Der Prozess gegen Helen Duncan bleibt in der britischen Öffentlichkeit bis heute präsent. Grund geben zum einen Gerüchte um eine Verstrickung des Geheimdienstes in ihren Fall, zum anderen auch das Anliegen einer Rehabilitation, weil die Anwendung des Witchcraft Acts aus dem Jahr 1735 schlechthin und überzeitlich ungerecht gewesen sei.
Während in Deutschland die inzwischen offenbar weitgehend eingeschlafene Kampagne zur Rehabilitation von Hexern und Hexen bestenfalls auf moralischen Vorstellungen beruhte, berufen sich Fans und Familienangehörige von Duncan auf ein juristisches Präjudiz – die Begnadigung des berühmten Mathematikers und Informatikers Alan Turing (1912–1954), der 1952 wegen seiner homosexuellen Neigung ("gross indecency") strafrechtlich verfolgt und vor die Wahl gestellt worden war, eine Haftstrafe anzutreten oder sich einer pharmakologischen Behandlung zu unterwerfen.
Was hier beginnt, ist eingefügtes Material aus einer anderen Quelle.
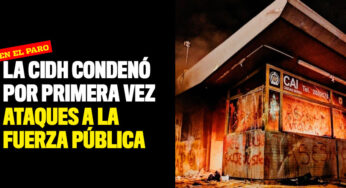 La CIDH condenó por primera vez ataques a la fuerza pública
Zu einer rechtlichen Rehabilitation der Spiritistin kam es bisher nicht. Mehrere Eingaben an das Parlament wurden abgelehnt, teils schon ihre Bearbeitung verweigert.
Tipp: Das instruktive Werk von Malcolm Gaskill: "Hellish Nell. The Curious Case of Britain’s Last Witch Trial", liegt in zweiter, ergänzter Auflage seit 2023 vor, Penguin Books, 464 Seiten, ₤ 12,99.